At 2 AM on a Tuesday, an on-call engineer at a high-volume SaaS company noticed their session collection had grown to 47 GB — nearly triple its normal size. Their TTL index on expiresAt had been in place for two years without incident. Nothing in the application had changed. The only recent infrastructure event was a MongoDB upgrade to 8.0.4, completed three days earlier. By the time they traced the growth back to silent TTL deletion failure, six million stale session documents had accumulated and their storage costs had spiked by $800 in a single billing cycle. The bug was real, it was silent, and MongoDB had already filed it as SERVER-97368.
- MongoDB 8.0.4 introduced a regression (SERVER-97368) that causes the TTL monitor background thread to stop deleting expired documents under specific write-load conditions.
- Symptoms are silent: no errors in
mongod.log, TTL monitor reports as enabled, but collections grow unbounded. - Detect it by cross-referencing collection size growth with TTL monitor pass counts and oplog delete activity.
- Immediate workarounds are manual deletion via
deleteManyand downgrading to MongoDB 8.0.3. - The official fix shipped in MongoDB 8.0.5; upgrade via a rolling restart on replica sets with no
fcvchange required. - Pair any TTL index with collection-size alerts so a future silent failure is caught in minutes, not days.

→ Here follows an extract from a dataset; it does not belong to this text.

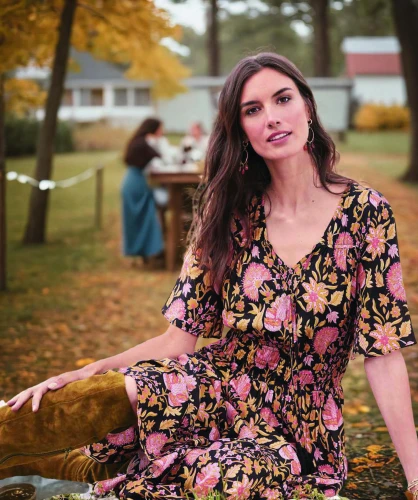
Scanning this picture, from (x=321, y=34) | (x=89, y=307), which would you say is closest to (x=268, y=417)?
(x=89, y=307)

How MongoDB TTL Indexes Work
A TTL (Time-To-Live) index is a special single-field index on a Date field that instructs MongoDB to automatically delete documents once a configured number of seconds has elapsed past that field's value. You create one with expireAfterSeconds:
// Expire session documents 86400 seconds (24 hours) after expiresAt
db.sessions.createIndex(
{ expiresAt: 1 },
{ expireAfterSeconds: 0 }
);
// Or store an absolute expiry time and expire immediately when reached
db.events.createIndex(
{ createdAt: 1 },
{ expireAfterSeconds: 3600 }
);The deletion is performed not at query time but by a dedicated background thread called the TTL monitor. This thread wakes up every 60 seconds by default, scans all TTL indexes across every database, calculates which documents are past their expiry, and issues batched deletes. The interval is controlled by the ttlMonitorSleepSecs server parameter.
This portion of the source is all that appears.